---------- EXCERPTED DATA ----------

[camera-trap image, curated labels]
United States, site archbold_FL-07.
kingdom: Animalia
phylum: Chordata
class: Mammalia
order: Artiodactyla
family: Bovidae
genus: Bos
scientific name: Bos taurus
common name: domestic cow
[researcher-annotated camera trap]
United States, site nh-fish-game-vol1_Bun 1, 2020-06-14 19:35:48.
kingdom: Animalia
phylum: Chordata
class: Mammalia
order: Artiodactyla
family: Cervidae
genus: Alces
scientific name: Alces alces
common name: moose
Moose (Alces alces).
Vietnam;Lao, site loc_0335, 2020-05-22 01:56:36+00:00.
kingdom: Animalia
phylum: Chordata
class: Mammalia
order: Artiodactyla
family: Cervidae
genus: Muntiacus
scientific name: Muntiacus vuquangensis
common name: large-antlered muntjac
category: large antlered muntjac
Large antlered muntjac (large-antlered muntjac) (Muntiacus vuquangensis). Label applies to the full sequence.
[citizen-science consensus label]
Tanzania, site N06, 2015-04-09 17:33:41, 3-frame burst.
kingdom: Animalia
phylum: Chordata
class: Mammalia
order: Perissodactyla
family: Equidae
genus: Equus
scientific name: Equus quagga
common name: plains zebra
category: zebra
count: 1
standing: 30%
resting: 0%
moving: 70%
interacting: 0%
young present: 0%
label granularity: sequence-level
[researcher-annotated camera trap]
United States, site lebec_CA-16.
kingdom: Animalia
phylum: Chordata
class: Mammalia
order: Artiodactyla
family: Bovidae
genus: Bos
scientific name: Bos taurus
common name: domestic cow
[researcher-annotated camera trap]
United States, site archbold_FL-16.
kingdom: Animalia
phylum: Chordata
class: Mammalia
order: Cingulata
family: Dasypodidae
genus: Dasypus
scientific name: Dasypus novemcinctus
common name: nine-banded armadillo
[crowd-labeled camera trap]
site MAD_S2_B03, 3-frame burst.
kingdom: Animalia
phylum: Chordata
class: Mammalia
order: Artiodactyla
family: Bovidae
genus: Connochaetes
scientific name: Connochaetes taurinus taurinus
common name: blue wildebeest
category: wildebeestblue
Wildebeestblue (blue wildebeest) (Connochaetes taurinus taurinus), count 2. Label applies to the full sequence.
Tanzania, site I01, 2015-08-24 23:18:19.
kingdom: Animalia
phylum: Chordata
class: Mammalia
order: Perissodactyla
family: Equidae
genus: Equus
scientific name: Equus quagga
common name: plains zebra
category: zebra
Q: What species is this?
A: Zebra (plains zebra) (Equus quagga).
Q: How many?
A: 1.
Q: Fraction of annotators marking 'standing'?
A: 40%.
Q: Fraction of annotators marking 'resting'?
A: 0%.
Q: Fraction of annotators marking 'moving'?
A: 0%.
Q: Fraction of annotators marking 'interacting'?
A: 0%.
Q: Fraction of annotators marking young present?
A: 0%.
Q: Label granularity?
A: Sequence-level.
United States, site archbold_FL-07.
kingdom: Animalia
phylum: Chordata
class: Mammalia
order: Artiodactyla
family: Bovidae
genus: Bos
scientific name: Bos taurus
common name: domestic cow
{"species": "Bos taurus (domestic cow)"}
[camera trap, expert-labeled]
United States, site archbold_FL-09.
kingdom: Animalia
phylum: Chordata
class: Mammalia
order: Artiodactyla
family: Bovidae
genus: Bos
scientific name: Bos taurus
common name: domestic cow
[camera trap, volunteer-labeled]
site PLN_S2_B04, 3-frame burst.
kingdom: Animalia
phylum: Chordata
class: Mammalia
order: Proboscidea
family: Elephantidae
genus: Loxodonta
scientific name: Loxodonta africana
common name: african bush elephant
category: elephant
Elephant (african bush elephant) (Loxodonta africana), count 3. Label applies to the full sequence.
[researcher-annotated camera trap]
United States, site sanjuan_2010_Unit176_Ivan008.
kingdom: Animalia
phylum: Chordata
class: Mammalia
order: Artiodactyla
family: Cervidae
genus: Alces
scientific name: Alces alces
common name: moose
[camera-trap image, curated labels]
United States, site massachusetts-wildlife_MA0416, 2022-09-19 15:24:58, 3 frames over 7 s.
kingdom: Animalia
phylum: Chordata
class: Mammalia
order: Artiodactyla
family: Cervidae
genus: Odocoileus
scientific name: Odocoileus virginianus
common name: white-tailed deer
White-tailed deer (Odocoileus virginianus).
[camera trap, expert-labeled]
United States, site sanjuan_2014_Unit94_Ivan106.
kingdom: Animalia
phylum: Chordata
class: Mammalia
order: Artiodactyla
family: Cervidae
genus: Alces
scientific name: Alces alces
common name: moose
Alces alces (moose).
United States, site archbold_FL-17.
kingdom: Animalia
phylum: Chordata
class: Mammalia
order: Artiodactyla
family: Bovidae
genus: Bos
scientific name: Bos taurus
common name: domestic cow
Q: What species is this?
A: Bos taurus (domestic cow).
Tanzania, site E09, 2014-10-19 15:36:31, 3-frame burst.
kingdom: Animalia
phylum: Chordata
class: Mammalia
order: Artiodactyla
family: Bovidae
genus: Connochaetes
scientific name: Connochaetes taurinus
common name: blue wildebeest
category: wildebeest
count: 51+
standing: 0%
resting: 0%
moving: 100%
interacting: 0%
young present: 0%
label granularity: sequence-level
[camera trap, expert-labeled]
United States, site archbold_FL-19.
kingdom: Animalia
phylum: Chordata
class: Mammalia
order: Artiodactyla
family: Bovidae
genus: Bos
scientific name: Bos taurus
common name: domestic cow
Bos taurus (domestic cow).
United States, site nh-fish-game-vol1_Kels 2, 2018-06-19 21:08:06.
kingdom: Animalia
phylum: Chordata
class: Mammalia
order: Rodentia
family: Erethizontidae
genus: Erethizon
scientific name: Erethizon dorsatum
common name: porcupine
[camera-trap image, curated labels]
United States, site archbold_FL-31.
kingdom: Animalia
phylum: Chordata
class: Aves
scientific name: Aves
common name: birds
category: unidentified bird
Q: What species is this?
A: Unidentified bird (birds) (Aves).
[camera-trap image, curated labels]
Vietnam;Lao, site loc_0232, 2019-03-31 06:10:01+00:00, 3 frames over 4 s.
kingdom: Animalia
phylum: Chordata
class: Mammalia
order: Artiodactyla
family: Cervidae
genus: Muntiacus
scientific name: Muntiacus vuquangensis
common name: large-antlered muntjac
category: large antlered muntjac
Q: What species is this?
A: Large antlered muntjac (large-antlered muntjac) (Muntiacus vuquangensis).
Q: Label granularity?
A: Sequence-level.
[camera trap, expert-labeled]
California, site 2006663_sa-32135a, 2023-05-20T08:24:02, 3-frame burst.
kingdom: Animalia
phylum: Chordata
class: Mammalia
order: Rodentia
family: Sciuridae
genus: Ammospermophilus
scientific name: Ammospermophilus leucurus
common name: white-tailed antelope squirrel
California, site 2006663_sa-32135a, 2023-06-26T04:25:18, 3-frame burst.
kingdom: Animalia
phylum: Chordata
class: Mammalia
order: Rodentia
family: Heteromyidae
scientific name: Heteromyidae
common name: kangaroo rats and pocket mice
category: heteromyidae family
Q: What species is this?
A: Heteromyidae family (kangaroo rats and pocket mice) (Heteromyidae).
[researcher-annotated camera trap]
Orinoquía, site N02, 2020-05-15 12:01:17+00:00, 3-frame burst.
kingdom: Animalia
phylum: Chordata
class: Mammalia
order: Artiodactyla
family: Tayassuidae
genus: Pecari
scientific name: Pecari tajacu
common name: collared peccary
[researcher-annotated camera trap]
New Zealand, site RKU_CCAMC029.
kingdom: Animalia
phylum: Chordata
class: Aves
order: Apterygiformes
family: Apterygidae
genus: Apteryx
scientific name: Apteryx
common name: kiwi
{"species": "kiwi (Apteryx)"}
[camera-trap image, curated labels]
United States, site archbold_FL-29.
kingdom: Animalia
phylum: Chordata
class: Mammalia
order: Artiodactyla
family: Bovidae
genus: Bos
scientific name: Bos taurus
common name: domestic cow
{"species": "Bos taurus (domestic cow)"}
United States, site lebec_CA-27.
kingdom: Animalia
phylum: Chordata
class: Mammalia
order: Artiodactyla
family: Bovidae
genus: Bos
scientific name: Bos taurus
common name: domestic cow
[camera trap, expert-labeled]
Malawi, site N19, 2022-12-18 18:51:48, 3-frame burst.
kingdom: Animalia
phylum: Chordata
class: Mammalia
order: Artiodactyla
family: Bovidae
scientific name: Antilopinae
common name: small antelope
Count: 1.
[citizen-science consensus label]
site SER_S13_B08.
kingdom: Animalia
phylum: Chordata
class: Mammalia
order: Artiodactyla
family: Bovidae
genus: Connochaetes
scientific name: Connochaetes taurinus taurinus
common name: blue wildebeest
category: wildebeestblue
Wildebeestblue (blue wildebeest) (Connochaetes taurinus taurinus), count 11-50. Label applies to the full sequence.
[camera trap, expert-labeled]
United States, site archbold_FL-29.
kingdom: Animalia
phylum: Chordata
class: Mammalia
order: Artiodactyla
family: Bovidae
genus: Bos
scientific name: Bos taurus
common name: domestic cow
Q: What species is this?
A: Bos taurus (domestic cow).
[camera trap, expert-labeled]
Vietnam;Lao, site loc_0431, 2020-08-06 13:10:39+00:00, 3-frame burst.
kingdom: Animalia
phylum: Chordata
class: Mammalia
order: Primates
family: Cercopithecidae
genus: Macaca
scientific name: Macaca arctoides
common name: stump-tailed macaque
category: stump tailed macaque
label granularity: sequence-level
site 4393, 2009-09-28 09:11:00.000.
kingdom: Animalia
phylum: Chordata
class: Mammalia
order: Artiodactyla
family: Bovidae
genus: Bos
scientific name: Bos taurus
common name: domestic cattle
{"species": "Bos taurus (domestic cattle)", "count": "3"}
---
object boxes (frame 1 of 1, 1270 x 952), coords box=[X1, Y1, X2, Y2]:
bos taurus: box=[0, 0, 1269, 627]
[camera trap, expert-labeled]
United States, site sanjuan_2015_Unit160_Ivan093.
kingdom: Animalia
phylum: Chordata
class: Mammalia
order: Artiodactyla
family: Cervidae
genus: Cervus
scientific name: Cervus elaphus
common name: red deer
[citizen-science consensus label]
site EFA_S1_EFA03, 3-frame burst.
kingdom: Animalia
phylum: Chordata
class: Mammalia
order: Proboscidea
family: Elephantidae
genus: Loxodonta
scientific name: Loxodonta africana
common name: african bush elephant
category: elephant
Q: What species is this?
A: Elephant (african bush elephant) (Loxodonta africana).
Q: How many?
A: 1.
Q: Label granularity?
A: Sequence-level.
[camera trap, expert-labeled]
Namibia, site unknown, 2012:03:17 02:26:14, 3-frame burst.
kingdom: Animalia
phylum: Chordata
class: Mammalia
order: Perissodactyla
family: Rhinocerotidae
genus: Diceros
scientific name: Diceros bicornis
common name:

----------

### EXERCISE BRIEF
Keeping every character as it is, restate the lines above that run from the line with "family: Dasypodidae" through the line with "Tanzania, site I01, 2015-08-24 23:18:19.", both included, and nothing else.

### WRITTEN ANSWER
family: Dasypodidae
genus: Dasypus
scientific name: Dasypus novemcinctus
common name: nine-banded armadillo
[crowd-labeled camera trap]
site MAD_S2_B03, 3-frame burst.
kingdom: Animalia
phylum: Chordata
class: Mammalia
order: Artiodactyla
family: Bovidae
genus: Connochaetes
scientific name: Connochaetes taurinus taurinus
common name: blue wildebeest
category: wildebeestblue
Wildebeestblue (blue wildebeest) (Connochaetes taurinus taurinus), count 2. Label applies to the full sequence.
Tanzania, site I01, 2015-08-24 23:18:19.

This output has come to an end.